This post first appeared on Art Heat, Monday, July 06, 2009
With a feint painterly breath sitting next to me I drive out of Woodstock, along Lower Main road. As I approach The House of Rasputins I glance into the rear-view mirror and, in the roaring din of headlights, I notice an old white golf being driven by the silhouetted outline of Matthew Blackman. Driving cautiously I sense his imminent impatience, he belts past into oncoming traffic, the engine of his stoic VW speeding him to his fateful destination. He is a syndrome of our times, intoxicated by the glory of our absent pursuits.
Like the Zombie of Sloon standing at the bottom of Commercial Street, in front of a misty Telkom, just short of the now dead Studio 2666, Blackman approaches a seemingly liminal end, and so too, a beginning. Like the end of his night at Whatiftheworld, a new, untold beginning awaits him, at the Kimberly Hotel.
I never ventured that far on this fate-fuelled night. Before the highway bridge I turn up, and instead of driving past the castle, opt for the gentler route, through District Six. I always take this route coming out of Woodstock. For starters the traffic is better towards the end of the day. And at night, the barren landscape of District Six, haunted by Cape Town’s disenfranchised ghosts gives me some comfort, reminding me that all is not well in the province of the Western Cape.
Now we are a fishing village. A town perched at the Southernest tip of Africa, hemmed in by the Atlantic winds that fan us with their bitter gusts. This winter Maggs must have felt that breeze, and cringed at that the cold waters that tide us by. Watching his edited version of The Shipping News I felt these icy gales, and shivered at the drowning Coyle, gasping for air, losing his way to the surface, along the shore of that isolated rock, Newfoundland.
As Maggs’ figures seemed trapped in their own incomprehensibility, Sloon’s find themselves enclosed in their own fictive constructions.
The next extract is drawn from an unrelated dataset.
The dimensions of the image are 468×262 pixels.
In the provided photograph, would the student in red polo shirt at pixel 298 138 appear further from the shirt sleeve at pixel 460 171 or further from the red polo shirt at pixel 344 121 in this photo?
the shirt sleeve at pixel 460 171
They are shrouded by their own axiomatic reliance’s. Similar to the jaded James Bond, tormented by his own inner melancholic apprehension, Sloon’s aim is to exorcise his own ghosts. Sir Arthur Conan Doyle and Darth Vader stand as spectres, ominously guarding the soul of Sloon in the world beyond, the world before and the world yet to come.
What then will finally keep us together? The bomb, as Alien and Predator suggest? Perhaps here is the living presents link with that other fictive world. That thing that reminds us of our final mortality, of our own making that has the absolute and dreadful power to undo.
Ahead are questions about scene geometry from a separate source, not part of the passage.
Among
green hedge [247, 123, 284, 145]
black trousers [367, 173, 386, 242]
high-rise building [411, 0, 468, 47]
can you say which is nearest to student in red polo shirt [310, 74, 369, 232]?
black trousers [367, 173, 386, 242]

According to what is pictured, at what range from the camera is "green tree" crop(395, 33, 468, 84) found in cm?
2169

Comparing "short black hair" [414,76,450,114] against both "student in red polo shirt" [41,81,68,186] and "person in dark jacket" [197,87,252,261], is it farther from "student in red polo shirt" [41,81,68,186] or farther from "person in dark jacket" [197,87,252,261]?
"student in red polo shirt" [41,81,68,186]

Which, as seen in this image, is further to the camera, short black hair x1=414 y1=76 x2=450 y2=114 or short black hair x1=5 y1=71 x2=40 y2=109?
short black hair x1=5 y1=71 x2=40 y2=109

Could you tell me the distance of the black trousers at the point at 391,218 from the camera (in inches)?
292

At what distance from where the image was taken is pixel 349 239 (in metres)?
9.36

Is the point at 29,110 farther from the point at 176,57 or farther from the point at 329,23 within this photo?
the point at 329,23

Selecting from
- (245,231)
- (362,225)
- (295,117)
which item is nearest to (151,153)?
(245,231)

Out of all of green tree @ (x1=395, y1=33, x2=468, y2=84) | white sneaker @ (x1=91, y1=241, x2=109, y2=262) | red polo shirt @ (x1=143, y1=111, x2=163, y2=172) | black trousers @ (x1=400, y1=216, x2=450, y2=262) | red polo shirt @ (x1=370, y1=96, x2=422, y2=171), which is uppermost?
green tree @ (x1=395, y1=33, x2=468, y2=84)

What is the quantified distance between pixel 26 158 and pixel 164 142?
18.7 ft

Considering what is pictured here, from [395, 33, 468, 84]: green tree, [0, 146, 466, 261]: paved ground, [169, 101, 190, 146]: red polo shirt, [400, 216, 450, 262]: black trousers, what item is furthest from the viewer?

On the edge of town now I feel a foreign, desolate sensation. A fire blazes beneath the bridge, huddled figures gathered in its warmth. The buildings slowly dissipate as the streetlights now illuminate only piles of rubble in amongst the empty grassland; the mosque that guards over the east city precinct, turning its reticent shoulder.
We never were really there. The landscape will remain. We people it only briefly with the promise to occupy it later as those ghosts Maggs and Sloon conjure. This is our responsibility. How we people such a terrain, in our transient time, is as much our doing as it is our undoing. Such are the opportunities between life and death. To learn to live then, and to do it, finally. Nothing could be more, nothing could be less.